Sunulan Alıntı:
◇ ◇ ◇
Emsal Mahkeme Kararı Ankara Bölge Adliye Mahkemesi 24. Hukuk Dairesi 2021/121 E. 2021/376 K. 16.03.2021 T.

Görüntülediğiniz mahkeme kararı kesinleşmiş bir karardır.

T.C. ANKARA BÖLGE ADLİYE MAHKEMESİ BAM 24. HUKUK DAİRESİ …
T.C.
ANKARA
BÖLGE ADLİYE MAHKEMESİ
24.HUKUK DAİRESİ

ESAS NO :….
KARAR NO : …

T Ü R K M İ L L E T İ A D I N A
K A R A R

BAŞKAN :….
ÜYE :….
ÜYE :….
KATİP :….

İNCELENEN KARARIN
MAHKEMESİ : ANKARA 13. ASLİYE TİCARET MAHKEMESİ
TARİHİ : 09/04/2019
NUMARASI : ….

DAVACI …..

DAVANIN KONUSU : ALACAK
İSTİNAF TALEBİNDE
BULUNAN : TARAF VEKİLLERİ
KARAR TARİHİ : 16/03/2021
KARARIN YAZILDIĞI
TARİH : 17/03/2021

Mahkemece verilen karara karşı taraf vekillerince tarafından istinaf kanun yoluna başvurulmuştur.
İstinaf talebinin süresi içinde olduğu anlaşıldıktan sonra dosya okunup gereği düşünüldü:
TALEP: Davacı vekili dava dilekçesinde; davalı ile birleşen …. davacı kuruluşun aldığı elektrik enerjisinin miktarları ve faturalandırmaya esas bilgileri ve sayaç okuyarak belirlediğini, sayaç okuma bedelinin sayaç başına sabit bir ücret olması gerekirken davalı şirketçe tüketilen enerji miktarı üzerinden nispi ücret şeklinde tahsil edildiğini, oysa aksine yargı kararları olduğunu, bu çerçevede perakende satış hizmet bedelinin tahsil edildiği belirlenen Ocak 2018- Aralık 2010 tarihleri arasındaki fazla tahsil edilen miktarın toplamı olan 19.822,63 TL (Kdv dahil ) miktarın ödeme tarihlerinden itibaren işletilecek gecikme zammı ve bunun KDV’si ile birlikte tahsiline karar verilmesini talep etmiştir.
◇ ◇ ◇
Gösterilen Kayıtlar:
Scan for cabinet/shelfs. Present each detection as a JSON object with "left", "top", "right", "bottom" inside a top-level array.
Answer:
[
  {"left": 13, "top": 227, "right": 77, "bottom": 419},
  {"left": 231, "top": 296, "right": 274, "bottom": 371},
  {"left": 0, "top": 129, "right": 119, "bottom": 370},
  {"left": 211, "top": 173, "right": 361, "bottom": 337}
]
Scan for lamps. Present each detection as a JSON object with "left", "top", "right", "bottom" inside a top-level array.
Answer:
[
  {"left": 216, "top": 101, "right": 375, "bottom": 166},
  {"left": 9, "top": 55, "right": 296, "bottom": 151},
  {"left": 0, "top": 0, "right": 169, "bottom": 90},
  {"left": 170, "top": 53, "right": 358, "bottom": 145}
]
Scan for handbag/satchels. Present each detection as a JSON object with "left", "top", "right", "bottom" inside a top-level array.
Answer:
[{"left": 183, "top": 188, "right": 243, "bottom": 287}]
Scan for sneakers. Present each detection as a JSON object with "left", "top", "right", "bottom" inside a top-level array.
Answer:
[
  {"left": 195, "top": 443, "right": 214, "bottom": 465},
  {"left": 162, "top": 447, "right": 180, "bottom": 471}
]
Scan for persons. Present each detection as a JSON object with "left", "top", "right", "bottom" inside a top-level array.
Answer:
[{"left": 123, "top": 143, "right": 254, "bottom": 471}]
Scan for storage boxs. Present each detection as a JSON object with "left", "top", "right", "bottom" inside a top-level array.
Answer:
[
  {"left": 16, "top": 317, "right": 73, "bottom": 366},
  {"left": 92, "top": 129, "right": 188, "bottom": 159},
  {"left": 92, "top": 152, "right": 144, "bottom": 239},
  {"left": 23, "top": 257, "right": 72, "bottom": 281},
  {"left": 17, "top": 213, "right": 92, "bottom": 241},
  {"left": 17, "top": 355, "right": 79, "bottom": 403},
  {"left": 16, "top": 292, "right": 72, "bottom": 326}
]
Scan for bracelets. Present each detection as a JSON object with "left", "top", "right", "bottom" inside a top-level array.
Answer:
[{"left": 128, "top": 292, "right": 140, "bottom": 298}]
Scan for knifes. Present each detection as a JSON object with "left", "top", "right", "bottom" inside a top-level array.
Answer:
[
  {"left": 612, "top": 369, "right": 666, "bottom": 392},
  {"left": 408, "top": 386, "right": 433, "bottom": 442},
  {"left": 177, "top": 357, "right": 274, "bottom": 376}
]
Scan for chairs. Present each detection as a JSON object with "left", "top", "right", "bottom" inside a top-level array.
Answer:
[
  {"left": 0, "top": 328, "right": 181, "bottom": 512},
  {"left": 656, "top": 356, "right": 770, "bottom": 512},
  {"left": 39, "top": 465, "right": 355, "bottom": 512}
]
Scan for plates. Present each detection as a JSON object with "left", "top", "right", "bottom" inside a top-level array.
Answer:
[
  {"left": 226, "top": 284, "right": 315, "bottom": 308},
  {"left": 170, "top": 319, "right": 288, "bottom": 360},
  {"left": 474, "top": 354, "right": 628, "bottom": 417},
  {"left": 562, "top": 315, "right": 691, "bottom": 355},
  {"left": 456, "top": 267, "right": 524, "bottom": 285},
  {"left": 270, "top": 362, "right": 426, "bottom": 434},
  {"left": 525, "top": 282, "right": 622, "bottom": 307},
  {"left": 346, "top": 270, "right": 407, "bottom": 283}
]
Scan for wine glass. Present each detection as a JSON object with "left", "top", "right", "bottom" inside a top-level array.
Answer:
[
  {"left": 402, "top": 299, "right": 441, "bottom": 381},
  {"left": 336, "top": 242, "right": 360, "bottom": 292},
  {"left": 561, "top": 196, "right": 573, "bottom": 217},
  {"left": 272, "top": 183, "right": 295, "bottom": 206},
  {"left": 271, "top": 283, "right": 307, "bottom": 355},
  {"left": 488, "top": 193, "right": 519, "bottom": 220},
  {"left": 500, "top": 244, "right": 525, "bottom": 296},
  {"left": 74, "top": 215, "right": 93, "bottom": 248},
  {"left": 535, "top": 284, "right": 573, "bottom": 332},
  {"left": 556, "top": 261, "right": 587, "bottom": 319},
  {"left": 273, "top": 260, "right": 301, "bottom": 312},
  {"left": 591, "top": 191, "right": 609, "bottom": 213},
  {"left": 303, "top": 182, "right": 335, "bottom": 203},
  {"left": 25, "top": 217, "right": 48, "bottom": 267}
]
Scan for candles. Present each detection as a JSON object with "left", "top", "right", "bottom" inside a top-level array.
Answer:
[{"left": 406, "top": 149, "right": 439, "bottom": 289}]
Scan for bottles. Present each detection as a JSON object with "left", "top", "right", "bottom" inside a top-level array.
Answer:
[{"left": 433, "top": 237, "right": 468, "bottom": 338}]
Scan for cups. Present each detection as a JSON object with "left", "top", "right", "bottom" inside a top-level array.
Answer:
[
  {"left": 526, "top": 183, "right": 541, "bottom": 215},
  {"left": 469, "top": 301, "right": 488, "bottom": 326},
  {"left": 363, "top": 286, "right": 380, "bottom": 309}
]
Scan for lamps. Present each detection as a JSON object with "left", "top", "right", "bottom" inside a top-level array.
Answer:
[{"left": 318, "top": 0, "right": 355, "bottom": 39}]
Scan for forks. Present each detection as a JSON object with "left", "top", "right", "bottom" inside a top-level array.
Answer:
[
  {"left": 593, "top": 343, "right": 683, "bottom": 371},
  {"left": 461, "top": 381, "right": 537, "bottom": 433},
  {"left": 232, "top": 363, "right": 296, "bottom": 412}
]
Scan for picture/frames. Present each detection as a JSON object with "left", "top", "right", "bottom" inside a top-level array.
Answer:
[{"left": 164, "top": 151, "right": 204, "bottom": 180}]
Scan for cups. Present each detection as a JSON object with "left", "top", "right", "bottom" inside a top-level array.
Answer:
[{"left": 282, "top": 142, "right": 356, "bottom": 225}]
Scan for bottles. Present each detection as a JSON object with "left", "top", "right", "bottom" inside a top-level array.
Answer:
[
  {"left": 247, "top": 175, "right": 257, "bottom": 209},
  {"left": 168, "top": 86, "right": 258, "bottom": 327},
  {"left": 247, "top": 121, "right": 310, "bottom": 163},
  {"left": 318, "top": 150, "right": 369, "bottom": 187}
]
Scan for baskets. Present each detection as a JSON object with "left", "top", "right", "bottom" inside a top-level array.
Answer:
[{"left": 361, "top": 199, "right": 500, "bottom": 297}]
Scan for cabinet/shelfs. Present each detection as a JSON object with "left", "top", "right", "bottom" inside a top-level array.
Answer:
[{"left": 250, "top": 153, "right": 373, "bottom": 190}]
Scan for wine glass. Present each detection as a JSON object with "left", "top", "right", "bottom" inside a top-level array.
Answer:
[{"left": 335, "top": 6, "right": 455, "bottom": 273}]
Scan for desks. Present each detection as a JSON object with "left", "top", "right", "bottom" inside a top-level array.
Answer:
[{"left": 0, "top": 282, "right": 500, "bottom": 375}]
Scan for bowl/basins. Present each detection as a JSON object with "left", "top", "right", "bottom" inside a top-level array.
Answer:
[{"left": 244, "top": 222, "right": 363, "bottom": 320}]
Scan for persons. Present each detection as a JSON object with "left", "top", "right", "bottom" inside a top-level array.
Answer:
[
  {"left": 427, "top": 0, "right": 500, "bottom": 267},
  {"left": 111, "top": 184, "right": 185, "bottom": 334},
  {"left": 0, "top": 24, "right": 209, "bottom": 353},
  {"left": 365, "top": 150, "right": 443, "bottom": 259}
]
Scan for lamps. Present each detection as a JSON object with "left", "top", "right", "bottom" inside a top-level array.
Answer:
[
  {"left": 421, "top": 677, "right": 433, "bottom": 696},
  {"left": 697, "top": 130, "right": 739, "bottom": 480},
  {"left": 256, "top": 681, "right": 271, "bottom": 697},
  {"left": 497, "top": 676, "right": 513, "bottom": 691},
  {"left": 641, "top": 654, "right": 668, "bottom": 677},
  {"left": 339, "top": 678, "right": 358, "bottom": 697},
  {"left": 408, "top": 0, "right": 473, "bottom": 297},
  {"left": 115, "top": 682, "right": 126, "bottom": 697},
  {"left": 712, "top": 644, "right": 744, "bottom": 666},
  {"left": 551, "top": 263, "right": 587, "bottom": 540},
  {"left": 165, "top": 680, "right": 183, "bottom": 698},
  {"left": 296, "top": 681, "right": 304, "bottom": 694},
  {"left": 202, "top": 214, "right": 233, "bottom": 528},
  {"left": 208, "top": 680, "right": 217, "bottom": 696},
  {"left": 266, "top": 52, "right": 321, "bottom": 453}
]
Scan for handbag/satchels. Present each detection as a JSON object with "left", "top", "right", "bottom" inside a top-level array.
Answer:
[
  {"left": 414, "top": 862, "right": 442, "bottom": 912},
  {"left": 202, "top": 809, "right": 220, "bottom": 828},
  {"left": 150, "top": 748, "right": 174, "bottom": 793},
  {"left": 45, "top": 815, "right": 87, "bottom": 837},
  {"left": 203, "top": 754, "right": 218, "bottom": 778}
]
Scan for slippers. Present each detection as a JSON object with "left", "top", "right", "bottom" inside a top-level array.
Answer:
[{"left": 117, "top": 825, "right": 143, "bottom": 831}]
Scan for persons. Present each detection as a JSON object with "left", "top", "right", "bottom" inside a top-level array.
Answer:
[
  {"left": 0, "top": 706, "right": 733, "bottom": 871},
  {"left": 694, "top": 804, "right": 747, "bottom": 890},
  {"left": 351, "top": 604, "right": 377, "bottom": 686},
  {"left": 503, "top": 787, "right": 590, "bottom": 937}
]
◇ ◇ ◇
Mahkeme kararında gün, ay ve yılı eğik çizgiyle ayrılarak yazılmış tarihler hangileri? Her biri hangi başlığın karşısında yer alıyor?

Alıştırma Sonucu:
- 09/04/2019: "TARİHİ" (incelenen kararın tarihi)
- 16/03/2021: "KARAR TARİHİ"
- 17/03/2021: "KARARIN YAZILDIĞI TARİH"